Hi Can you please guide me through this error?

HeenaBioinfo commented 4 years ago

I am not able to generate the size factors, please guide..

hartleys commented 4 years ago

This occurs commonly in large samples and/or single-cell data. It can also occur if the samples are extremely variable and very different from one another (like in single-cell data). The geometric size factor calculation used by DESeq simply fails in this situation.

I would recommend skipping the size factor calculation step and replacing it with your own. For large samples / single sample data the Upper Quartile method seems to be gaining traction as the industry standard.

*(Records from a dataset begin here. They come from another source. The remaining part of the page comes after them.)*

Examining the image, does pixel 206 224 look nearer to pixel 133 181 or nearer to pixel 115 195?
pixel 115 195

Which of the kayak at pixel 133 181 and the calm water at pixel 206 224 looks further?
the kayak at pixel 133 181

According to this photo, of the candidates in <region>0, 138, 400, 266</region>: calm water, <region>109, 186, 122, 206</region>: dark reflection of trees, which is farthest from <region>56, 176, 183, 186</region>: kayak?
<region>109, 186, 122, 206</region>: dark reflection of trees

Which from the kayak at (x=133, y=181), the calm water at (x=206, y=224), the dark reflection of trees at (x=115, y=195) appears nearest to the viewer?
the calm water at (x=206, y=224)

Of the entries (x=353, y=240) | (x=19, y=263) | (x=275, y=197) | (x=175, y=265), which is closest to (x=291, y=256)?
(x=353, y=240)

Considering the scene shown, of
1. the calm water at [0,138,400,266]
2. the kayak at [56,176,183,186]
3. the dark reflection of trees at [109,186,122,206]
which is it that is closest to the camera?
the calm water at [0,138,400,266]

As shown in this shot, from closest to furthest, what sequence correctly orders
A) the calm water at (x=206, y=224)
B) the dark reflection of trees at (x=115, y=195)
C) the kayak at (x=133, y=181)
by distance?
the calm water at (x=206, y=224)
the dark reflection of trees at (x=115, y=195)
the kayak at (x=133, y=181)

I would use the step-by-step analysis pipeline from the manual, but replace the estimateJunctionSeqSizeFactors step with the following:

#replace the estimation function with a version that takes an external size factor. 
# I Should have added this long ago...
estimateJunctionSeqSizeFactors.forced <- function( jscs , sizeFactors, verbose = FALSE){
   stopifnot( is( jscs, "JunctionSeqCountSet") )
   sizeFactors(jscs) <- sizeFactors
   sizeFactors(jscs@DESeqDataSet) <- rep(sizeFactors(jscs),2)
   fData(jscs)$baseMean <- rowMeans(counts(jscs, normalized= T))
   fData(jscs)$baseVar <- rowVars(counts(jscs, normalized=T))
   jscs@altSizeFactors <- data.frame()
   return(jscs);                         
}

#Calculate size factors using your favorite method.
#I recommend the upper quartile method, shown below:
SF <- sapply(1:ncol(jscs@geneCountData),function(i){
   quantile(jscs@geneCountData[,i],p=0.75);
})
#Now copy in those size factors:
jscs <- estimateJunctionSeqSizeFactors.forced(jscs,sizeFactors=SF)

For the future I'll fold this into the codebase with the next update.